## Task requirements
Please copy each line of the listing below precisely, excluding the images.

## Records supplied
[Start of section]
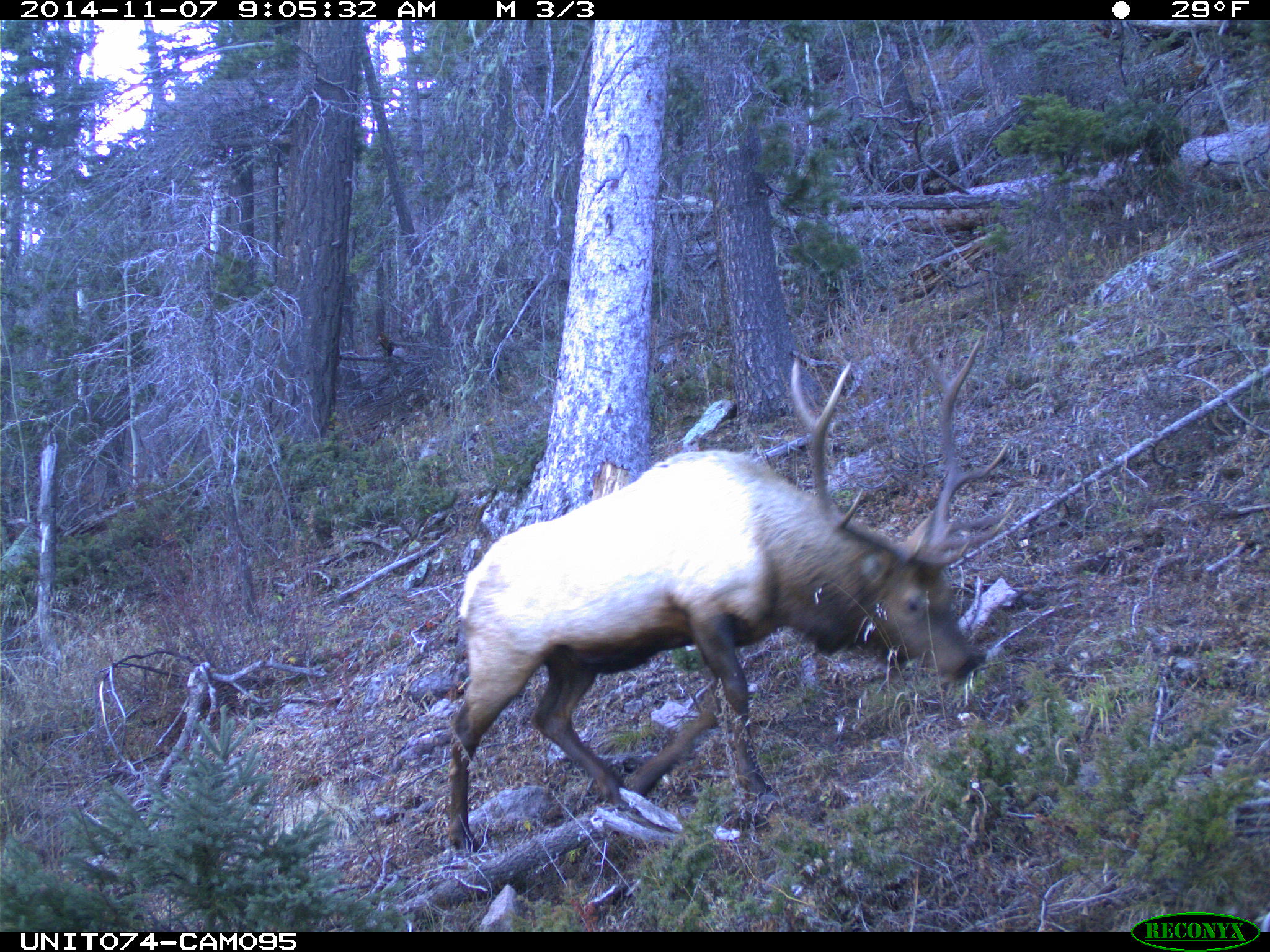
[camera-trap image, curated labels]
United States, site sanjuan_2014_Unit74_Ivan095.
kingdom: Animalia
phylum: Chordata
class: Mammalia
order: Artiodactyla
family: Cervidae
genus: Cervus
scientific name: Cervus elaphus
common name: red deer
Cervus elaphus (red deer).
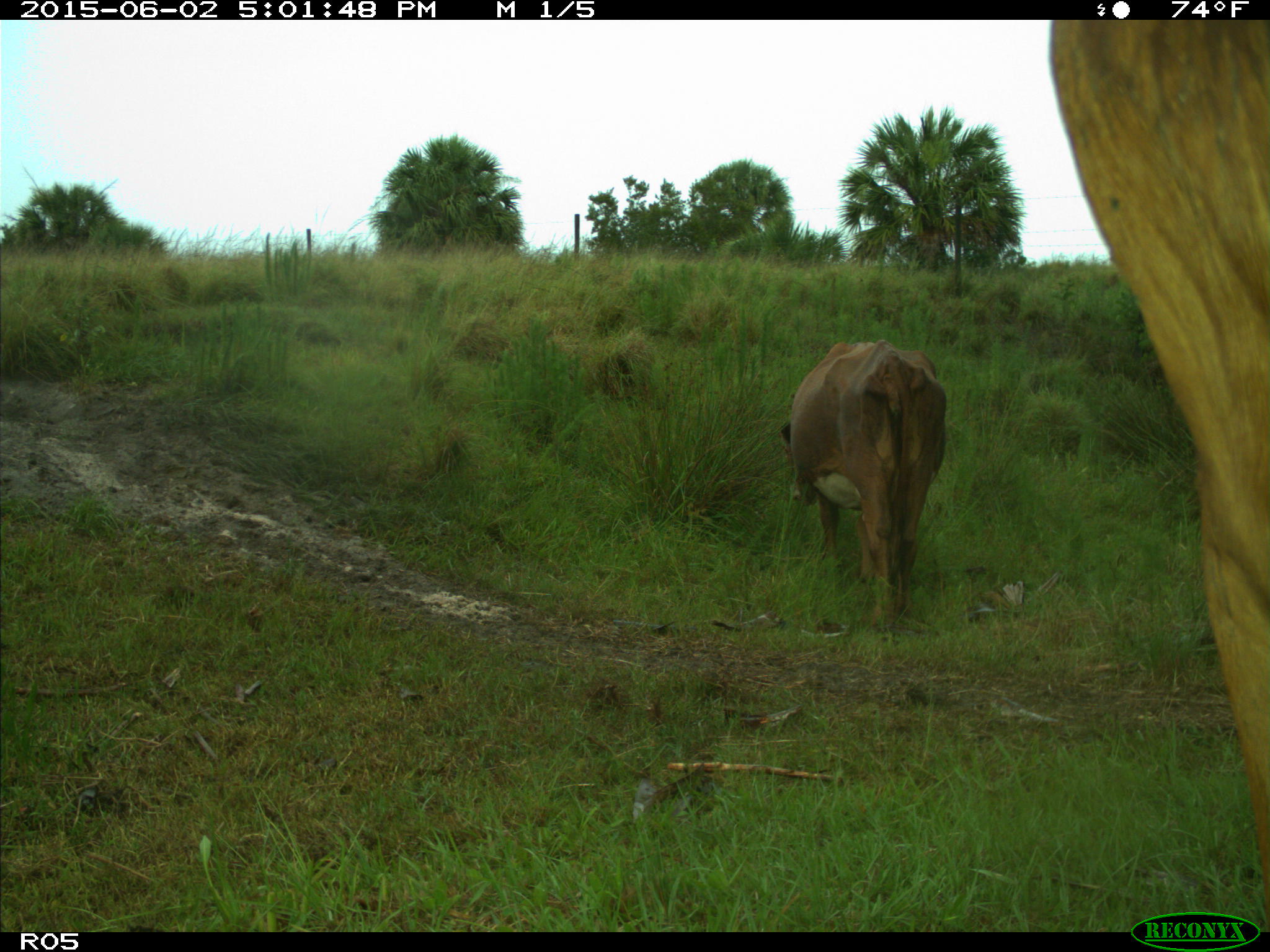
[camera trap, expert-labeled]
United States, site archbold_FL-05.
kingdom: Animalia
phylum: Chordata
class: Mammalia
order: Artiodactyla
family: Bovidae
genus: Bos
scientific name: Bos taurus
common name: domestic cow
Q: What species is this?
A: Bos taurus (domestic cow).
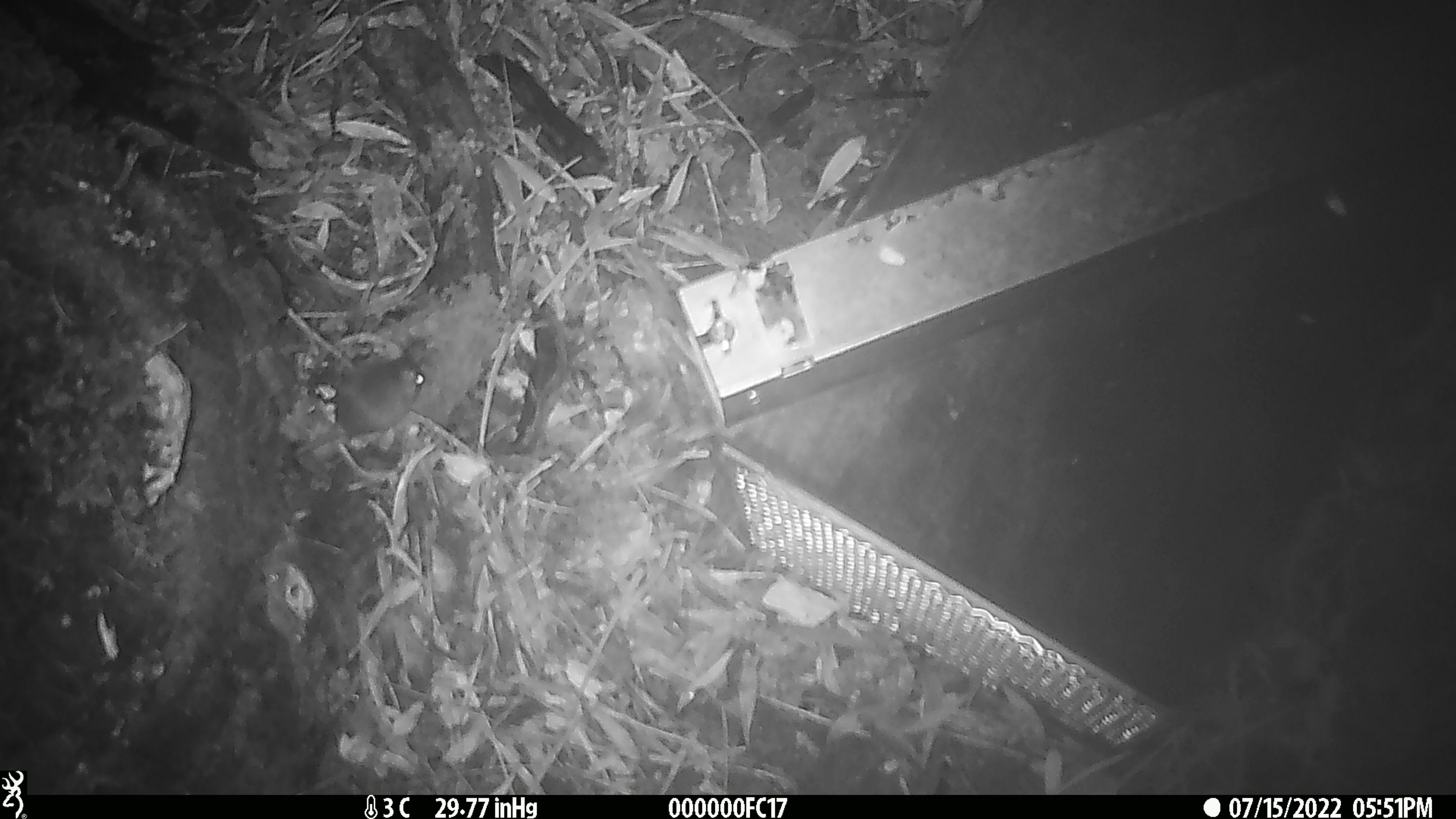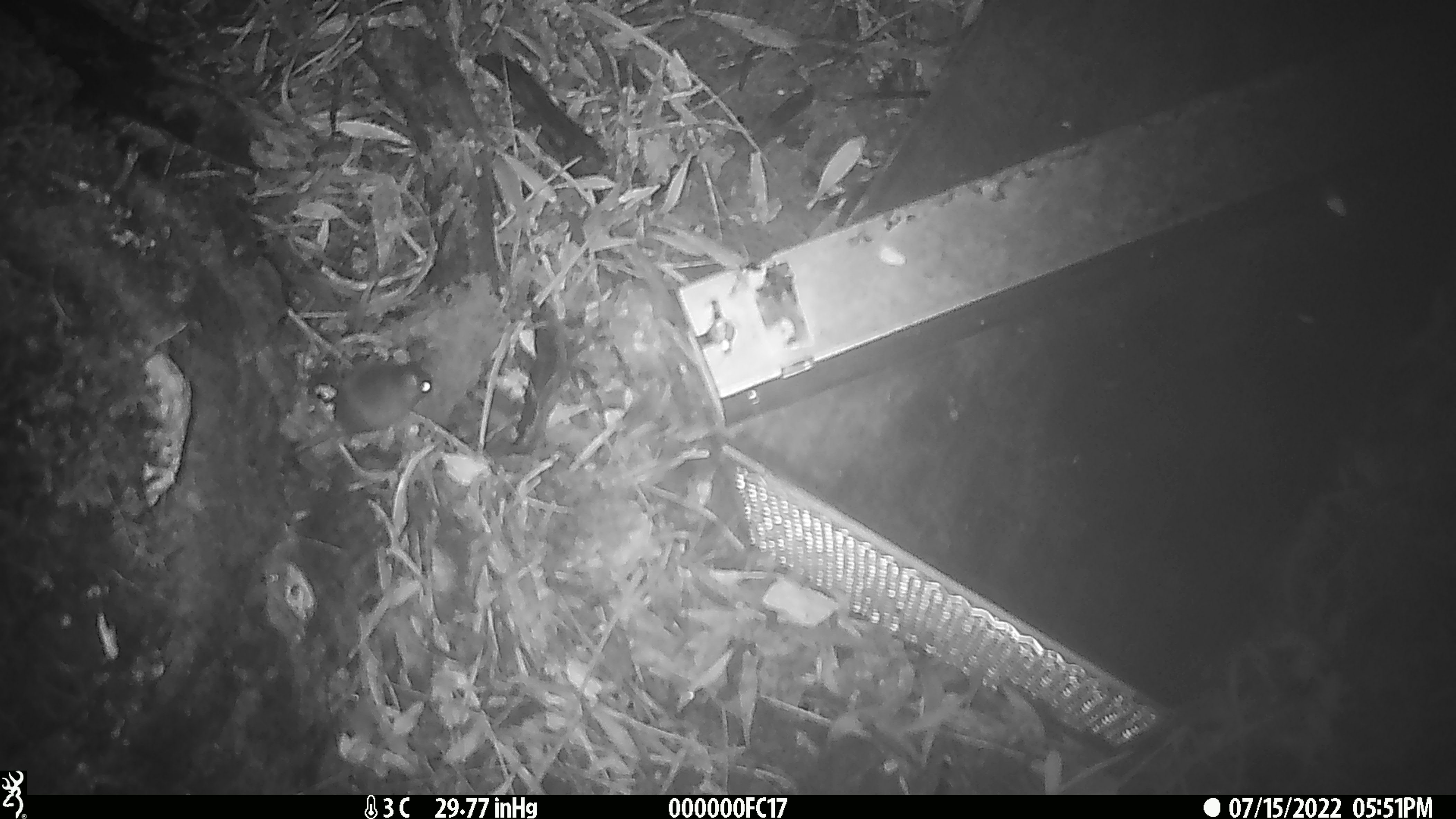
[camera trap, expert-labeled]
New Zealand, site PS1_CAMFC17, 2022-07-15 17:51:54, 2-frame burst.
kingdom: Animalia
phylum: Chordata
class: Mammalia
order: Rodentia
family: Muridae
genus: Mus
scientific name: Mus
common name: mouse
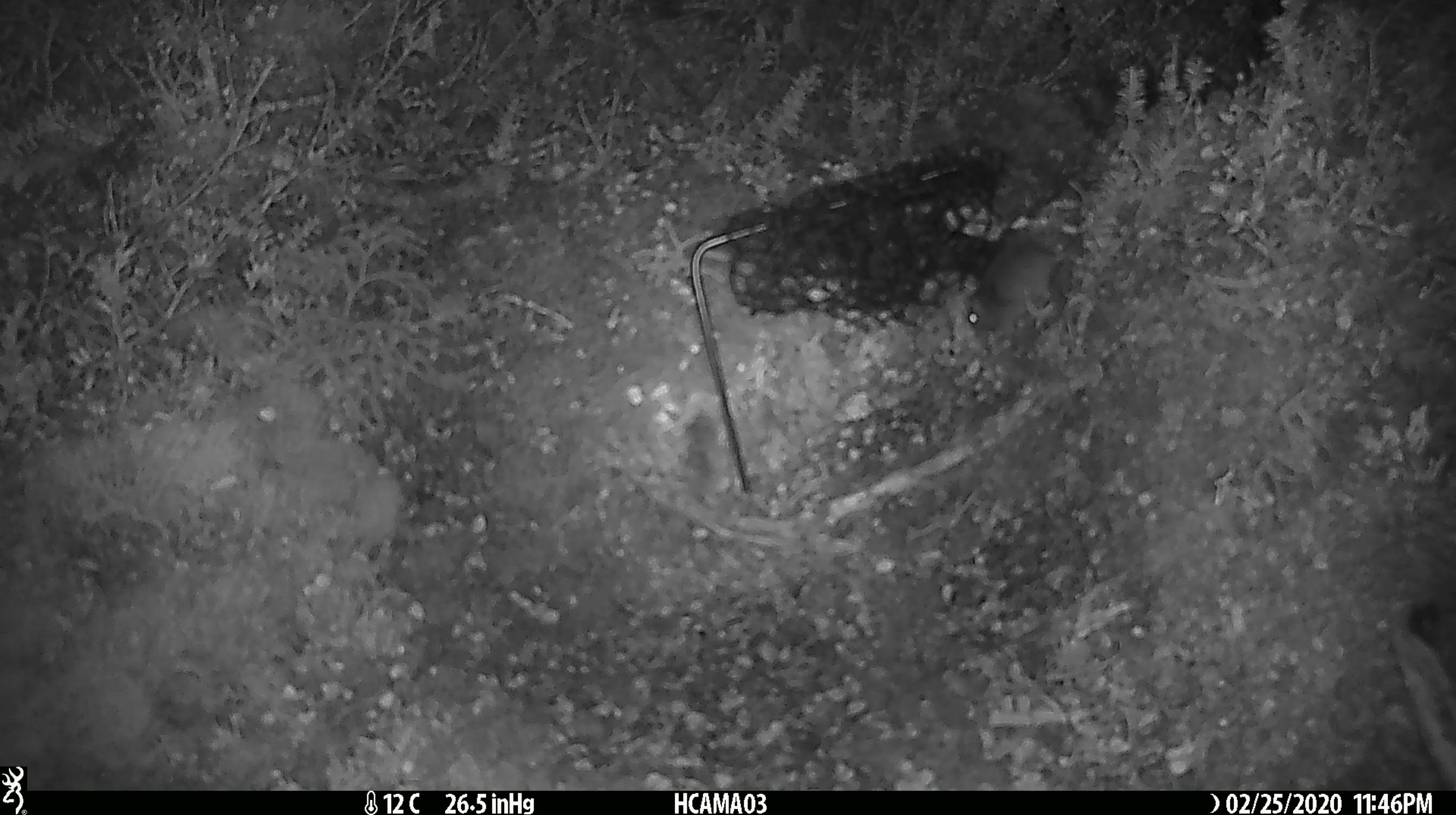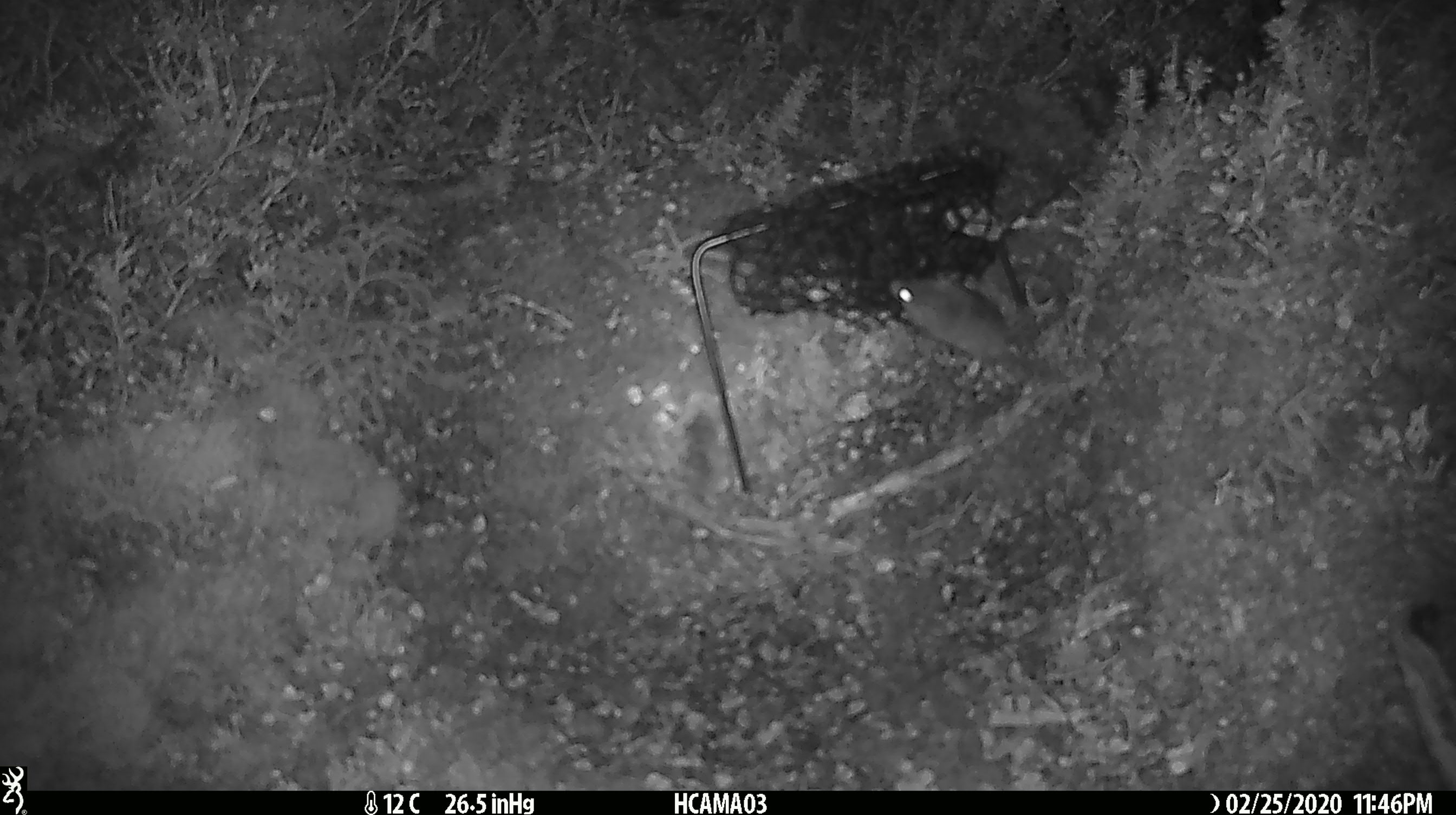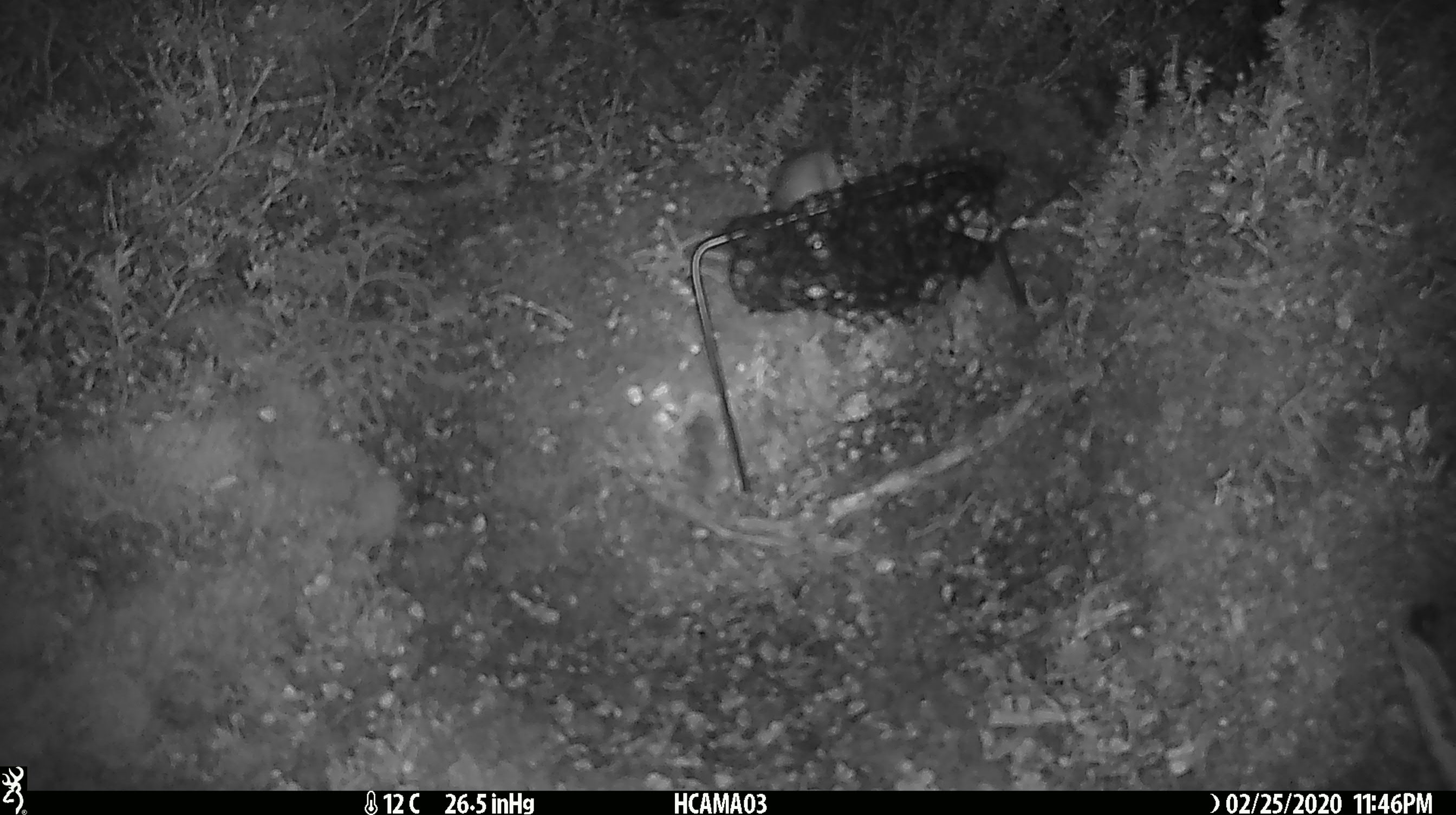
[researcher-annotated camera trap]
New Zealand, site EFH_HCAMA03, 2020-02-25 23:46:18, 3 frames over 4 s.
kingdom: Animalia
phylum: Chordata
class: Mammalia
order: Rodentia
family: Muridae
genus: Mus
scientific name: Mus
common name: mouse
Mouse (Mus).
[End of section]
## Written answer
[camera-trap image, curated labels]
United States, site sanjuan_2014_Unit74_Ivan095.
kingdom: Animalia
phylum: Chordata
class: Mammalia
order: Artiodactyla
family: Cervidae
genus: Cervus
scientific name: Cervus elaphus
common name: red deer
Cervus elaphus (red deer).
[camera trap, expert-labeled]
United States, site archbold_FL-05.
kingdom: Animalia
phylum: Chordata
class: Mammalia
order: Artiodactyla
family: Bovidae
genus: Bos
scientific name: Bos taurus
common name: domestic cow
Q: What species is this?
A: Bos taurus (domestic cow).
[camera trap, expert-labeled]
New Zealand, site PS1_CAMFC17, 2022-07-15 17:51:54, 2-frame burst.
kingdom: Animalia
phylum: Chordata
class: Mammalia
order: Rodentia
family: Muridae
genus: Mus
scientific name: Mus
common name: mouse
[researcher-annotated camera trap]
New Zealand, site EFH_HCAMA03, 2020-02-25 23:46:18, 3 frames over 4 s.
kingdom: Animalia
phylum: Chordata
class: Mammalia
order: Rodentia
family: Muridae
genus: Mus
scientific name: Mus
common name: mouse
Mouse (Mus).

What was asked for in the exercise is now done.